Shape Similarity for 3D Video Sequences of People

  • Authors:
  • Peng Huang;Adrian Hilton;Jonathan Starck

  • Affiliations:
  • Centre for Vision, Speech and Signal Processing (CVSSP), University of Surrey, Guildford, UK GU2 7XH;Centre for Vision, Speech and Signal Processing (CVSSP), University of Surrey, Guildford, UK GU2 7XH;Centre for Vision, Speech and Signal Processing (CVSSP), University of Surrey, Guildford, UK GU2 7XH

  • Venue:
  • International Journal of Computer Vision
  • Year:
  • 2010

Quantified Score

Hi-index 0.00

Visualization

Abstract

This paper presents a performance evaluation of shape similarity metrics for 3D video sequences of people with unknown temporal correspondence. Performance of similarity measures is compared by evaluating Receiver Operator Characteristics for classification against ground-truth for a comprehensive database of synthetic 3D video sequences comprising animations of fourteen people performing twenty-eight motions. Static shape similarity metrics shape distribution, spin image, shape histogram and spherical harmonics are evaluated using optimal parameter settings for each approach. Shape histograms with volume sampling are found to consistently give the best performance for different people and motions. Static shape similarity is extended over time to eliminate the temporal ambiguity. Time-filtering of the static shape similarity together with two novel shape-flow descriptors are evaluated against temporal ground-truth. This evaluation demonstrates that shape-flow with a multi-frame alignment of motion sequences achieves the best performance, is stable for different people and motions, and overcome the ambiguity in static shape similarity.

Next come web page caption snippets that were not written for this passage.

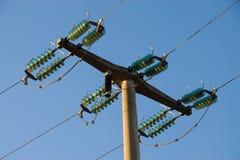 Wzrosta napięcia elektryczności słupa wierza zdjęcie royalty free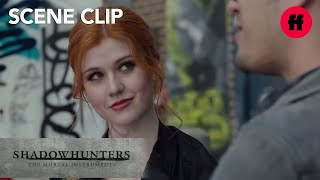 getlinkyoutube.com-Shadowhunters 1x05 Clip: Clary & Alec Meet with Simon  | Tuesdays at 9pm/8c on Freeform!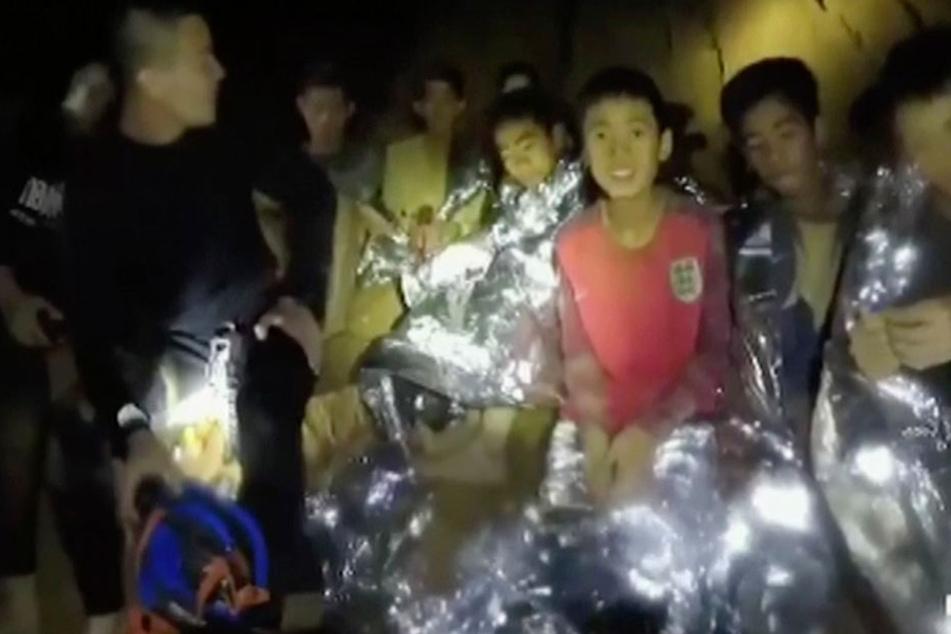 Seit über zwei Wochen haart das Fußballteam in der Höhle aus. Nach neun Tagen war es entdeckt worden. Nun läuft die Rettung.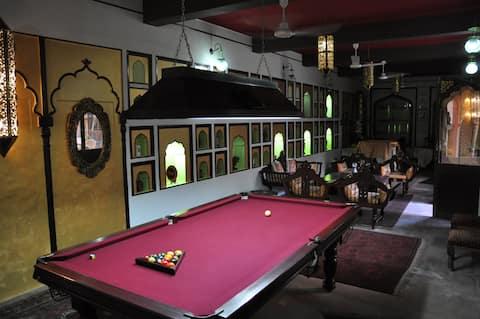 Shikhwa Heritage Haveli - 1 hour drive from Delhi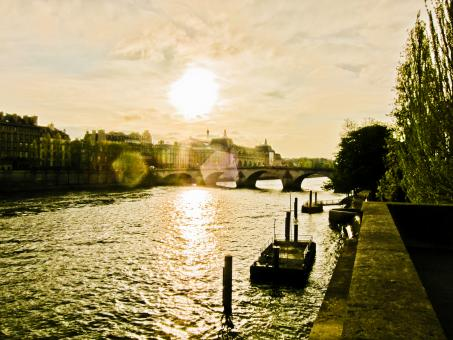 Free Stock Photo of Sunset over the Seine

Time-filtering of the static shape histogram similarity measure with a fixed window size achieves marginally lower performance for linear motions with the same computational cost as static shape descriptors. Performance of the temporal shape descriptors is validated for real 3D video sequence of nine actors performing a variety of movements. Time-filtered shape histograms are shown to reliably identify frames from 3D video sequences with similar shape and motion for people with loose clothing and complex motion.